INSIGHT
A rare constant in volatile times
Fixed-income markets have seen unprecedented volatility throughout the COVID-19 pandemic. Many companies in the space have struggled with the resulting uncertainty as they navigate the already complex sector in this difficult time.
The Asia-Pacific region saw its share of sharp volatility, particularly in currency markets. The Indonesian rupiah saw a 20 per cent fall followed by a 15 per cent rally. In India, the Sensex stock market saw a 40 decline before returning with a 40 per cent rally.
Rating agency outlook revisions also shook markets, with downgrades seen across Malaysia, India, Maldives, Sri Lanka, Pakistan, Mongolia, Philippines, Thailand, Hong Kong, Indonesia and Vietnam.
The unprecedented output loss brought about by the pandemic and the ensuing policy response is likely to impact market dynamics for some time. In some cases, like in Indonesia, the recently expanded debt monetisation program has the potential to tilt local dynamics towards greater onshore participation as foreign activity falls.
In the near term, ANZ Research says it expects a consolidation in local rates and FX markets, mainly facilitated by global central bank liquidity injections and Asian central bank asset-purchase programs.
Many of the large-scale fiscal stimulus and unconventional monetary measures announced this year, however, are expected to impact the medium to long-term fiscal and external debt metrics.
In the longer-term, local markets outlook will be ever more dependent on the ability to of economies to recover strongly and sustainably – and in that process, escape the debt trap.
Constant
For business in the region, these are times of unprecedented uncertainty.
At ANZ, we are committed to providing certainty in our support for our customers – a rare constant in otherwise volatile times. We’re working closely with impacted customers in this space, many of whom are working from home or in other locations to ensure their business retains continuity.

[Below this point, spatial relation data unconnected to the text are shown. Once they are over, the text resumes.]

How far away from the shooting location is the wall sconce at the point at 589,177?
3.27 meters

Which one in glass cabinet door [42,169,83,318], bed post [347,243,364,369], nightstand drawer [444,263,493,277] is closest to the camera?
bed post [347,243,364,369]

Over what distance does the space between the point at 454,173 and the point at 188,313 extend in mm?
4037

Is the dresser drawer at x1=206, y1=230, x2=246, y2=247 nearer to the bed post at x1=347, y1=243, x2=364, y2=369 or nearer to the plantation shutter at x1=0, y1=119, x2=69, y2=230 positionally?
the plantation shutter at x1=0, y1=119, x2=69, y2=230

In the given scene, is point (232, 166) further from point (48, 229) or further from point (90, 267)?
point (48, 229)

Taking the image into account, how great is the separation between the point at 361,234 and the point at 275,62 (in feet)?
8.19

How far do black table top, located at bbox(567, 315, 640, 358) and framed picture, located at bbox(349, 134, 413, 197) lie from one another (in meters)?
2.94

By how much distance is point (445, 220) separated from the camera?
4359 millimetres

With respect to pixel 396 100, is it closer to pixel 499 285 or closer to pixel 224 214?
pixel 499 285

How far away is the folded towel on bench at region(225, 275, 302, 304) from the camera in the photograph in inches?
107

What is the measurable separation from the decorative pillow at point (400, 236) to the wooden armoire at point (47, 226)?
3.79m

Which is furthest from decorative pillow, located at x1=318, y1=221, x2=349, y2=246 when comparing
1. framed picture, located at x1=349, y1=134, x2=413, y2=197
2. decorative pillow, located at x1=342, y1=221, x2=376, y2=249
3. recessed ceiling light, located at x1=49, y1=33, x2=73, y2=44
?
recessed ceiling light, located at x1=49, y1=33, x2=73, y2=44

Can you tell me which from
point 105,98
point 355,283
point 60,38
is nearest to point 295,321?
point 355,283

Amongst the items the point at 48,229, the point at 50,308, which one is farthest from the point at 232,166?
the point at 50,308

We think that commitment is a big reason why ANZ has been recognised in The Asset’s Local Currency Bond Benchmark Review for its capabilities and insights in research, sales and trading.
A number of ANZ’s local team have been highly commended or ranked very highly in pan-Asian markets across local-market rates sales, trading and research, as we continue to help customers manage risks and identify the opportunities for their businesses.
Similarly to the global financial crisis, the COVID-19 pandemic saw liquidity provision withdrawn across the market and a reluctance to offer views and support to investors.
ANZ’s sales, trading, and strategists decided to take a different approach, as proven by ANZ’s record client bond volumes and market share. Our specialist product offering across US dollar and local currency bond markets has been complemented with consistent insights and support throughout the crisis, enhancing ANZ’s high-quality and longstanding track record.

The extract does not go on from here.